This is just criminal.
An Army war hero turned whistleblower told Congress Thursday that the military retaliated against him for talking to Congress about his plan to trade one Taliban warlord for at least six American and Canadian hostages, including Sgt. Bowe Bergdahl.
Ultimately, the State Department insisted on a deal to free the Taliban five for just Bergdahl, and rejected his plans to secure the release of more hostages.
Lt. Col. Jason Amerine testified Thursday before the Senate Homeland Security and Government Affairs Committee. Amerine is a Green Beret who the Army had treated as a war hero for his role in the 2001 invasion of Afghanistan, and who later helped the military promote recruitment through media appearances.
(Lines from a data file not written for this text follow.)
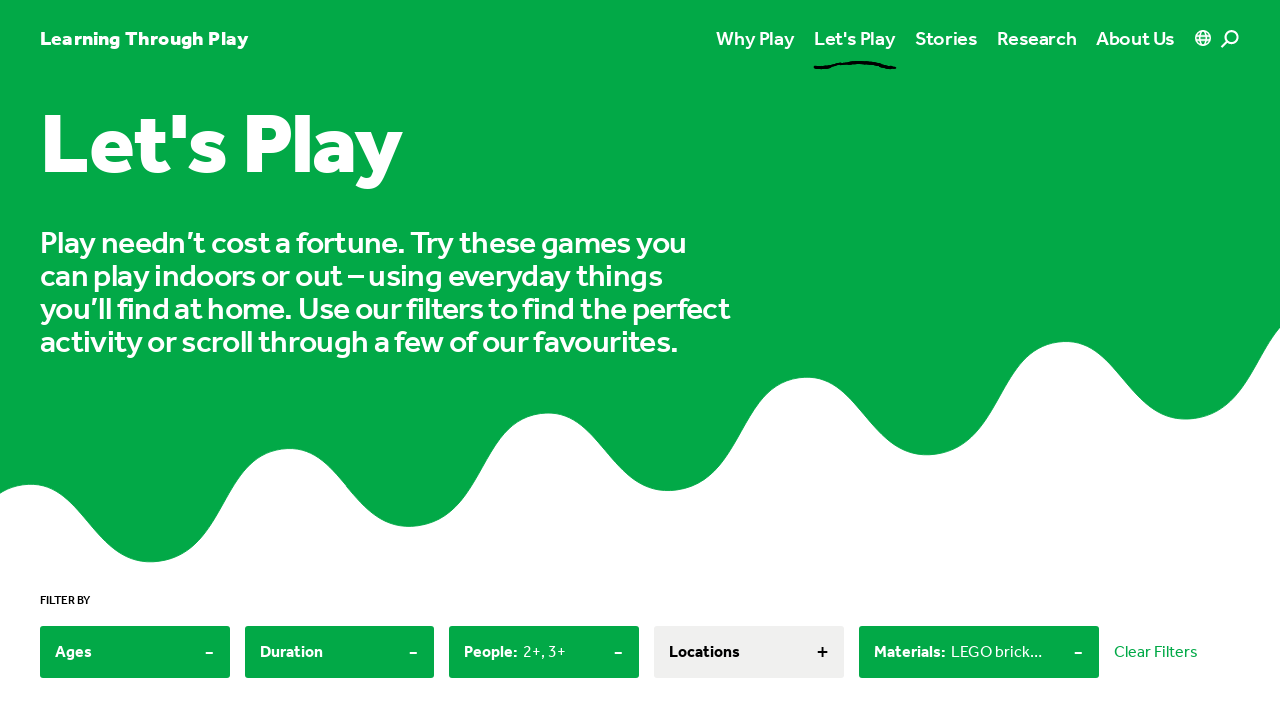

--- FILE ---
content_type: image/svg+xml
request_url: https://cde-lego-cms-prod.azureedge.net/media/yafjw03a/icn-linkedin.svg
body_size: 492
content:
<svg width="11" height="12" viewBox="0 0 11 12" fill="none" xmlns="http://www.w3.org/2000/svg">
<path d="M2.84375 11.1484H0.664062V4.14062H2.84375V11.1484ZM1.74219 3.20312C1.0625 3.20312 0.5 2.61719 0.5 1.91406C0.5 0.953125 1.53125 0.34375 2.375 0.835938C2.77344 1.04688 3.00781 1.46875 3.00781 1.91406C3.00781 2.61719 2.44531 3.20312 1.74219 3.20312ZM10.9766 11.1484H8.82031V7.75C8.82031 6.92969 8.79688 5.89844 7.67188 5.89844C6.54688 5.89844 6.38281 6.76562 6.38281 7.67969V11.1484H4.20312V4.14062H6.28906V5.10156H6.3125C6.61719 4.5625 7.32031 3.97656 8.375 3.97656C10.5781 3.97656 11 5.42969 11 7.30469V11.1484H10.9766Z" fill="black"/>
</svg>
He told the panel he was well into a plan to try to win the release of at least six Americans and Canadians. Aside from Bergdahl, Amerine was hoping to free Caitlin Coleman, who vanished in Afghanistan while pregnant in the fall of 2012, and her Canadian husband Josh Boyle. Coleman had a baby while in captivity.
Another hostage was Collin Rutherford, a tourist captured by the Taliban in late October 2010, and there was another hostage that Amerine declined to name. Previous media reports identify that hostage as Warren Weinstein, a U.S. Agency for International Development worker held for years who President Obama recently announced was accidentally killed along with an Italian aid worker in a CIA drone strike in Pakistan in January.
Amerine said his office at the Pentagon “was working every initiative possible” to get the hostages home when “we saw that no one else” was trying to do so.